> [TASK DETAILS]: Below are the entries; count the lines in them that contain the word "trap" and give only the number.

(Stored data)
==================================================

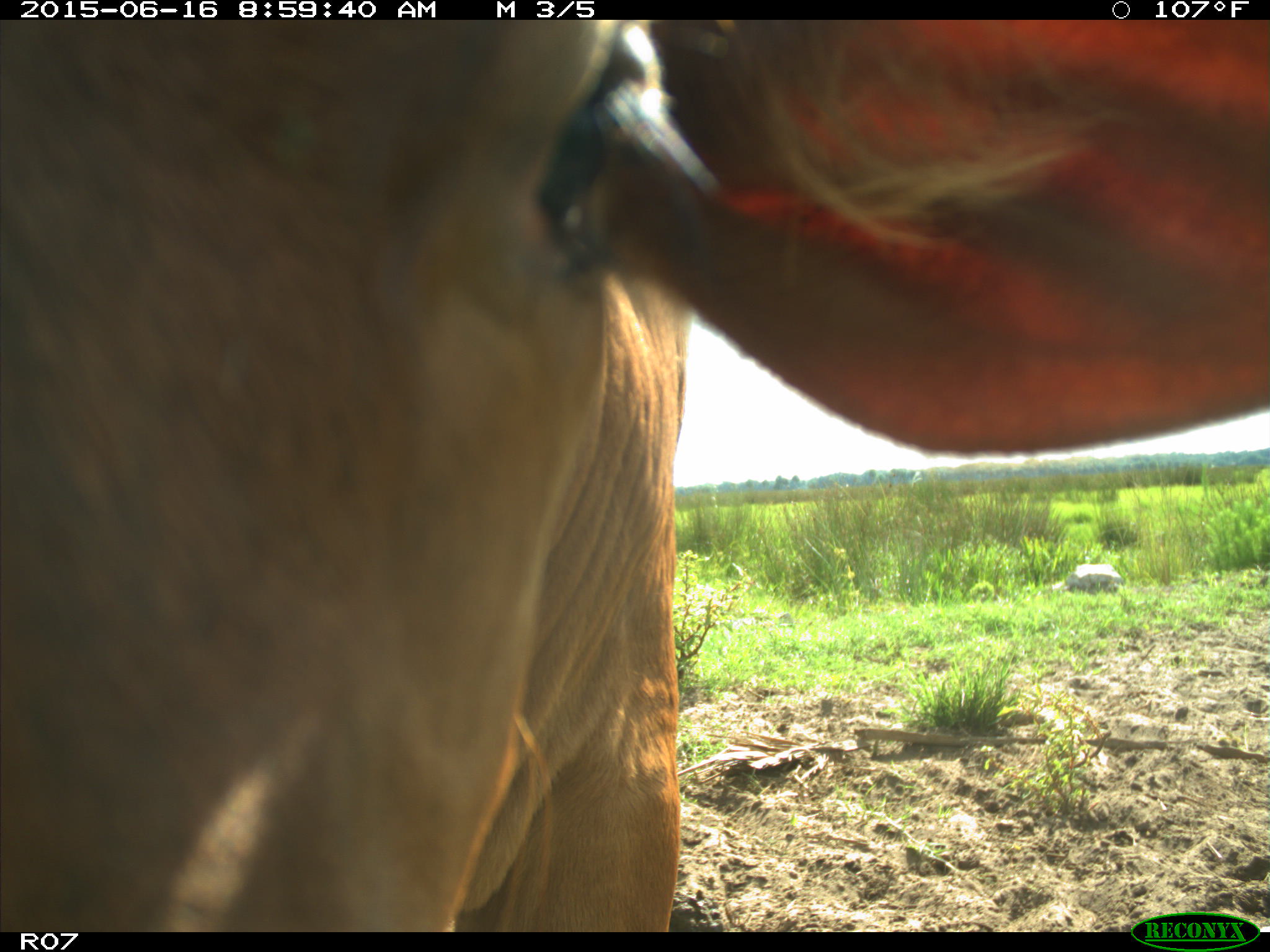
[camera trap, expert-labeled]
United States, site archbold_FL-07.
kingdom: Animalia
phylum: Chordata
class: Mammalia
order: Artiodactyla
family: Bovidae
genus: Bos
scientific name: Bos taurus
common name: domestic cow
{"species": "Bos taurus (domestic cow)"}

==================================================

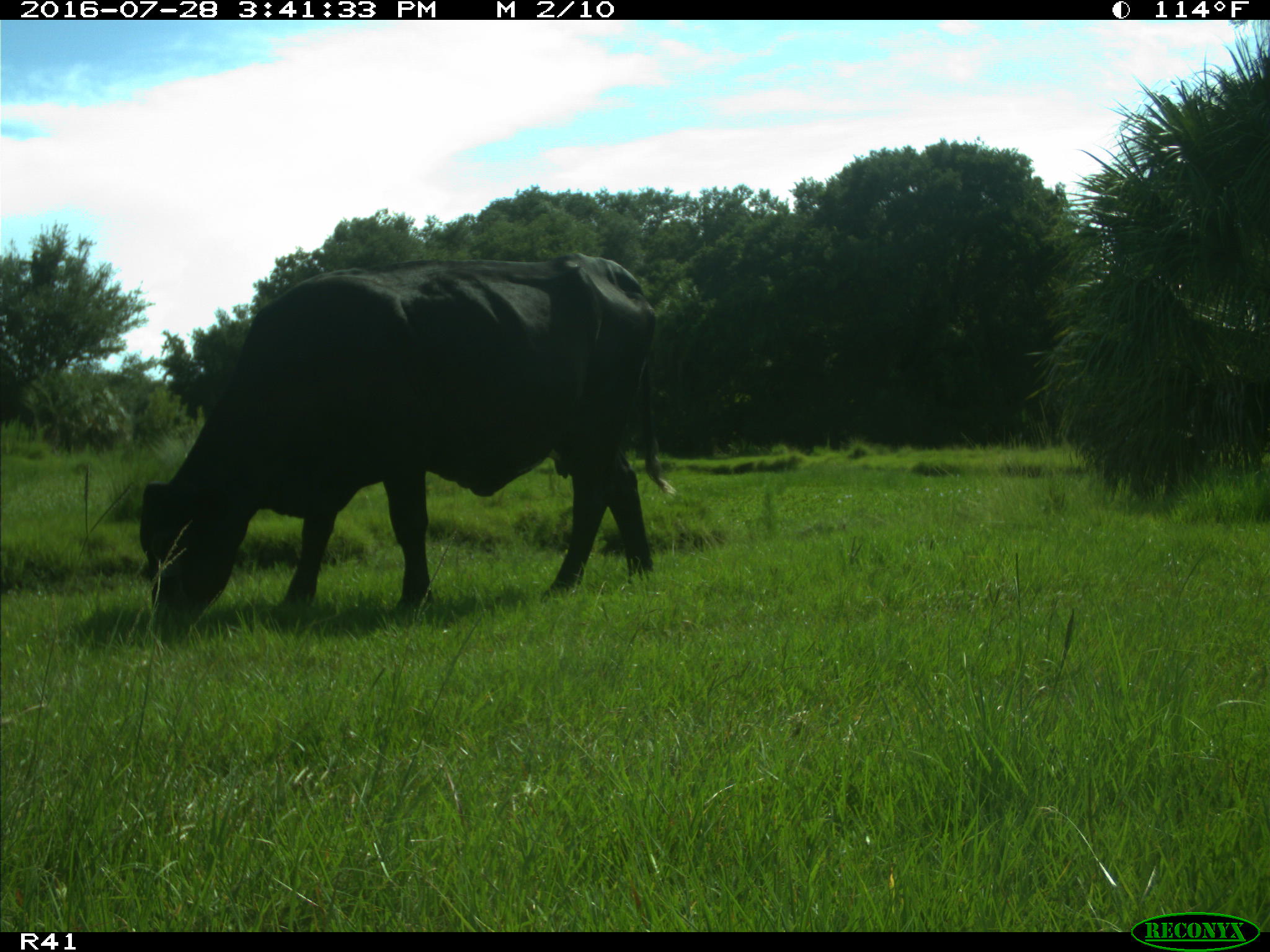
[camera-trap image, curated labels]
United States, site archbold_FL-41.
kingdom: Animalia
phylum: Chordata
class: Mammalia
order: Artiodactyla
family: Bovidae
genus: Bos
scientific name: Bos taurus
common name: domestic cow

==================================================

> [YOUR RESPONSE]: 2